(Beginning of Provided records)

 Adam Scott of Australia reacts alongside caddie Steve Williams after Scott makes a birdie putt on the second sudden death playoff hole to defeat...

(End of Provided records)
(Beginning of Provided records)

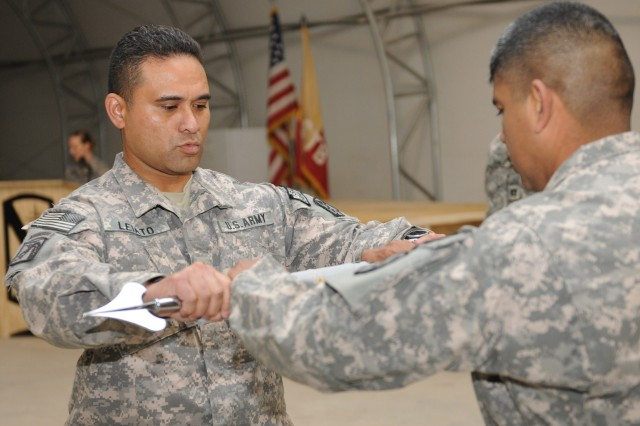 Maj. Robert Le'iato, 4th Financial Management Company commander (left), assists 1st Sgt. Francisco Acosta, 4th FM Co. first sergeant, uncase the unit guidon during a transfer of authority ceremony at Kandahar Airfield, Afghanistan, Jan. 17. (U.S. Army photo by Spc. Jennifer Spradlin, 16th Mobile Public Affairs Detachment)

(End of Provided records)
(Beginning of Provided records)

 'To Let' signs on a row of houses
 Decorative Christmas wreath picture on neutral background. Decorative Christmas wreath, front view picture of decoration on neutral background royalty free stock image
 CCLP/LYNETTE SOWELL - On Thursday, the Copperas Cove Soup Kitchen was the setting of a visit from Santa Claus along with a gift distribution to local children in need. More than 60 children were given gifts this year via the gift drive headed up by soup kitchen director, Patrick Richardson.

(End of Provided records)

### Exercise:
Starting at the line above that contains "Decorative Christmas wreath picture", write out each line exactly until the line that contains "CCLP/LYNETTE SOWELL - On" has been written, and stop there.

### Final answer:
 Decorative Christmas wreath picture on neutral background. Decorative Christmas wreath, front view picture of decoration on neutral background royalty free stock image
 CCLP/LYNETTE SOWELL - On Thursday, the Copperas Cove Soup Kitchen was the setting of a visit from Santa Claus along with a gift distribution to local children in need. More than 60 children were given gifts this year via the gift drive headed up by soup kitchen director, Patrick Richardson.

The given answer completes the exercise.